Optional Network Share
CIDs optionally support using an SMB (Server Message Block) share accessible over the local LAN. In environments with many CIDs, this helps optimize performance and reduce internet bandwidth requirements. This SMB share must be reachable from the device with at least read permissions to fetch required files. If write access is granted as well, the device can automatically copy downloaded files into the share, making them available for other devices, thus helping to avoid repeated downloads.
- CIDs can access a shared SMB folder over the LAN.
- Full access (recommended): Cache downloaded CDS VM images for other CIDs to use.
- Read access: Use cached CDS VM images from the network share instead of downloading them from the CID Hub.
- This is configurable during OpenLab Server registration or later via the CID Hub.
- After making changes to server settings, CIDs must be rebooted for the changes to take effect.
- The User Principal Name (UPN) format is recommended for usernames (e.g.,
username@domain.com).
Supported Topologies
1. Direct Instrument Connection
- The Corporate NIC connects to the corporate LAN.
- The Instrument NIC connects directly to the instrument.
- Example: The instrument is set to a static IP of
192.168.1.2, and the CID Instrument NIC is set to192.168.1.3.
2. Instrument LAN/VLAN Connection
- The Corporate NIC connects to the corporate LAN.
- Instruments and the CID are placed on a dedicated LAN or VLAN.
- Instrument IP assignment may be DHCP or static.
Shared Responsibility for Data Security
At Agilent, we view data security as a shared responsibility between the vendor and the customer.

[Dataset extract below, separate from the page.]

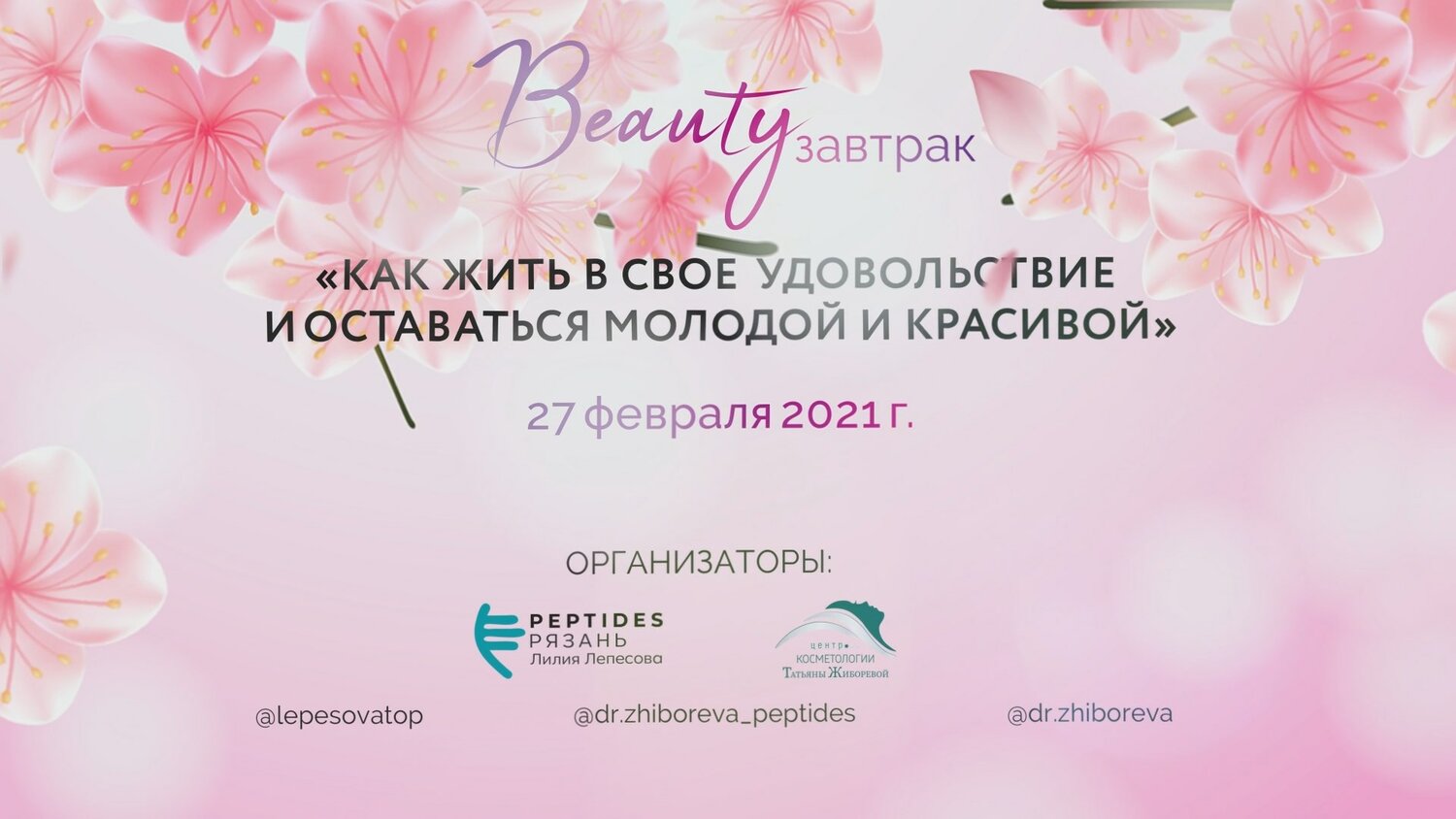 цветы фон, цветочный фон, цветы, нежный фон, цветы абстракция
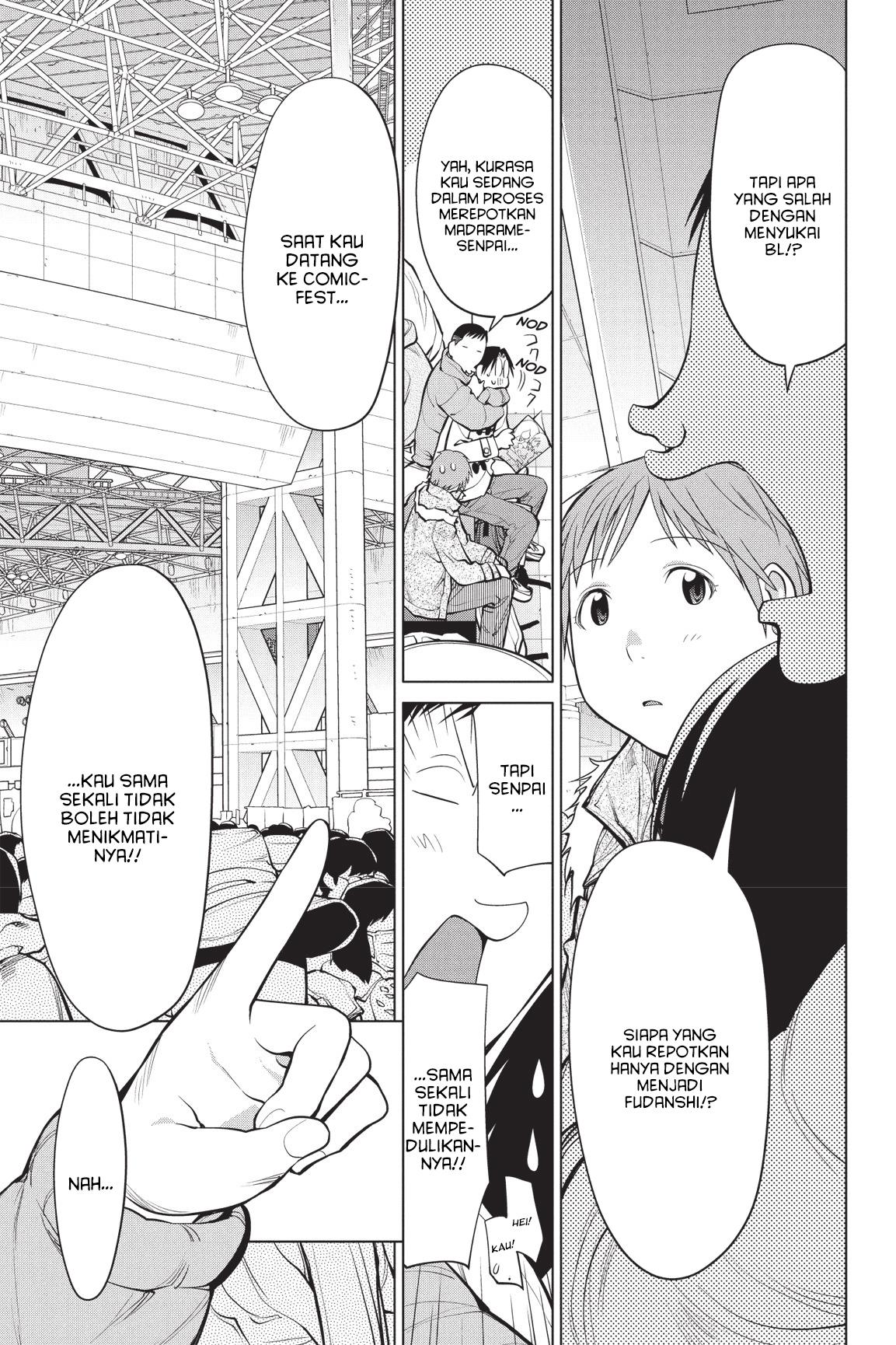 Genshiken – The Society for the Study of Modern Visual Culture Chapter 89 - halaman 12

As your vendor, we ensure that our applications securely protect your data during transmission, processing, and storage within the application infrastructure. Overall security and compliance are the responsibility of the customer organization. This includes securing and managing the environment where applications are used.

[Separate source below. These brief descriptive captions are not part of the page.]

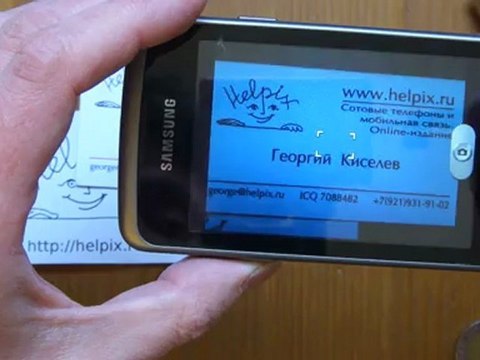 Samsung S5690 Galaxy Xcover - демонстрация работы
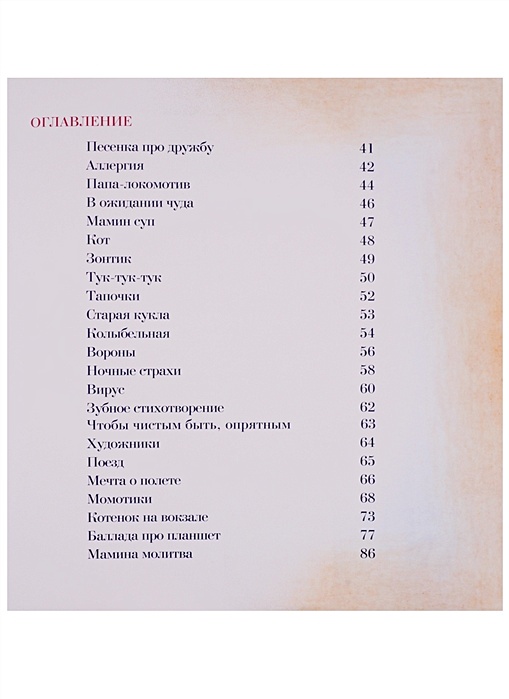 Момотики текст на картинке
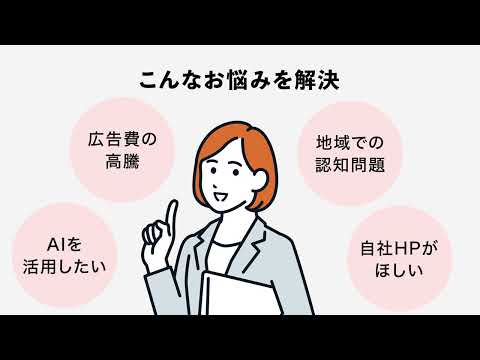【岐阜県内の事業者の皆さまへ】ツグロコぎふ｜まったくあたらしい地域メディア【15秒CM】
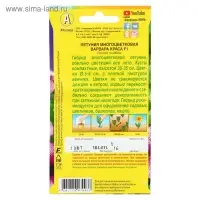 Семена цветов Петуния "Варвара Краса F1" многоцветковая, О, 10 шт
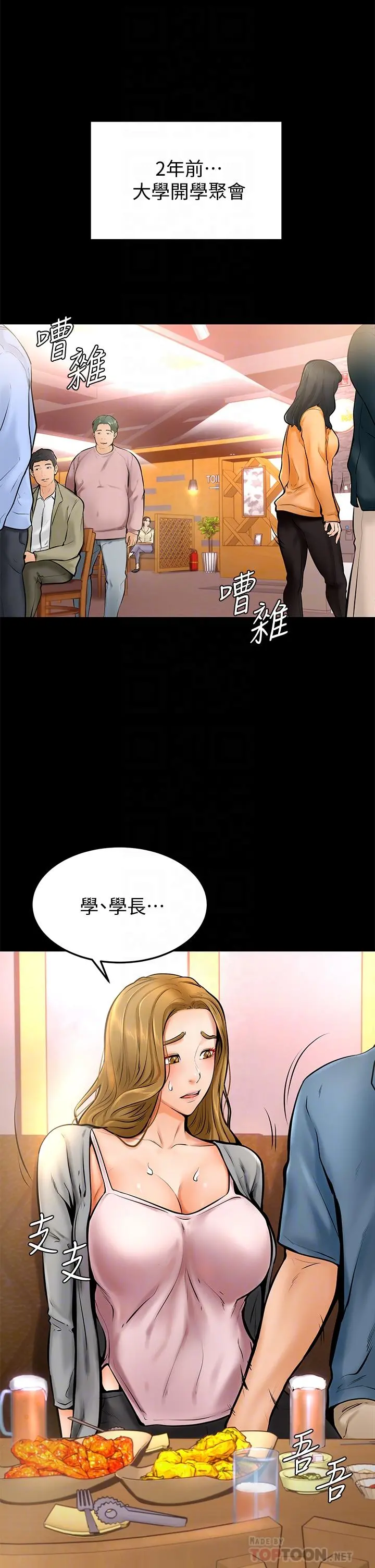 学弟,甘巴爹捏 - 第10话-文静学姐的大胆诱惑 - page 16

As part of configuration and operational control, the customer organization is responsible for configuring, managing, and enforcing operating system policies, including but not limited to preventing web browsers from saving or caching user passwords. Additional responsibilities: enforcing screen-lock timeouts, securing the system clock to ensure accurate time, timely OS patching, and anti-malware protection fall to the customer. These controls must be implemented and maintained by the customer organization through its own IT and security policies.
Hardware Specification
The Agilent provided CID Bundle for OpenLab CDS includes IoT hardware from Lenovo that has been fully tested and qualified to run OpenLab CDS 2.7 and later.

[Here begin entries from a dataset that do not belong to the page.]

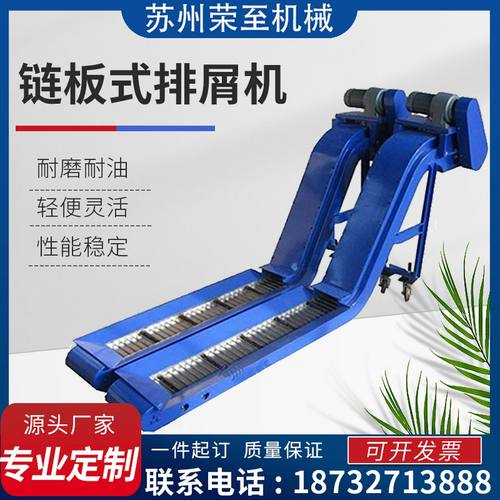 数控机床自动排屑机链板式车床铁屑输送机磁性刮板式排削器厂家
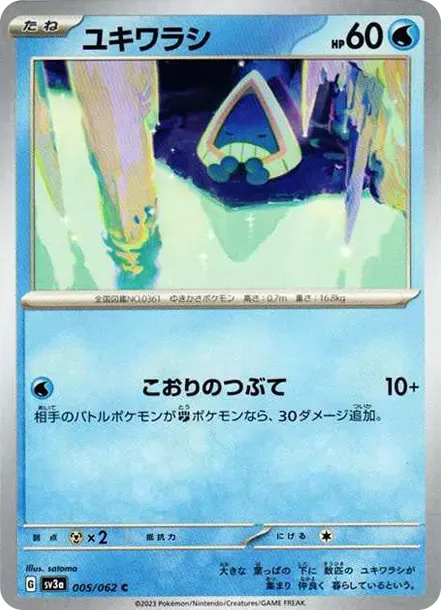 Snorunt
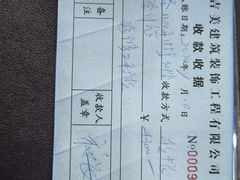 -吉美装饰•方信空间(莘庄店)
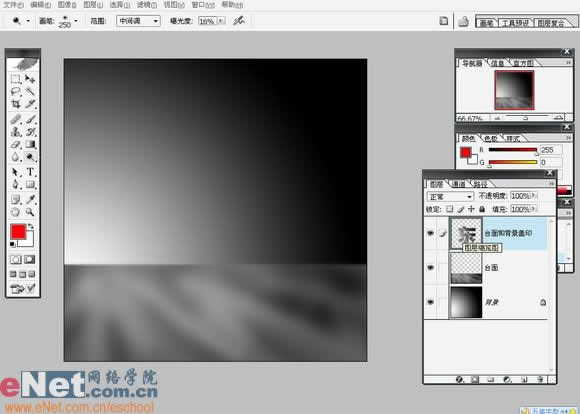 絢麗 photoshop打造玻璃效果文字_網(wǎng)頁設(shè)計(jì)webjx.com整理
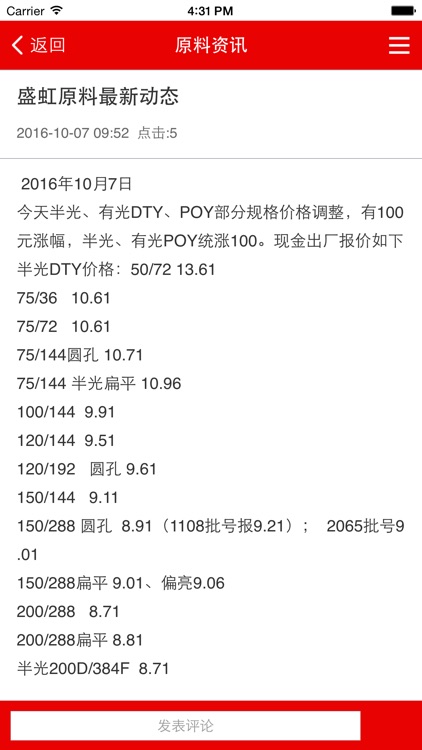 针织面料网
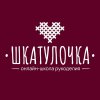 Иконка канала Онлайн-школа рукоделия "Шкатулочка"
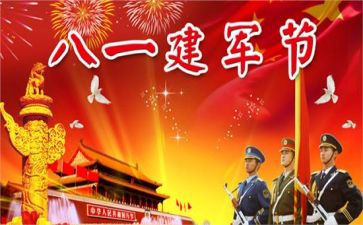 八一节主题活动方案5篇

| Component | CID IoT Hardware for Agilent OpenLab CDS |
|---|---|
| Form Factor | Fanless IoT device (44 x 151 x 195 mm) |
| Processor | Intel Atom 1.9 GHz |
| Hard Disk | 1 TB SSD |
| Memory | 16 GB DDR4 3200 SoDIMM |
| Graphics | Integrated graphics |
| Instrument Configuration | 1:1 |
| Operating | Temperature 0 to 50 °C |
| Power | 65 W (adapter included) |
| Physical Interfaces | Dual Gigabit LAN ports (RJ45), 4x USB ports, DisplayPort, HDMI, Mic In, Audio Out, 2x Serial ports (DB9) |
Software Compatibility
The CID Bundle for OpenLab CDS includes IoT hardware from Lenovo that has been fully tested and qualified to run OpenLab CDS 2.7 and later. The CID solution requires the deployment of the bundled IoT hardware as configured within the CID Hub. Reference: Software Compatibility
Delivery: CID Hub only (manual installation not supported).
Virtualization: Virtualization of CIDs is not supported.
Licensing
The CID Bundle for OpenLab CDS includes the following licensing:
- OpenLab CDS Software (2.7 and later)
- Instrument connection licenses (2)
- Agilent physical instrument (LC or GC), or
- Agilent 3D UV/DAD instrument, or
- Agilent LC/MS or GC/MS
Summary
The Agilent CID provides a standardized, secure, and resilient solution for OpenLab CDS client/server systems. With dual NICs for clear separation of corporate and instrument networks, centralized software configuration via CID Hub, and tested hardware/software bundles, it simplifies deployment while ensuring compliance with enterprise IT and laboratory requirements.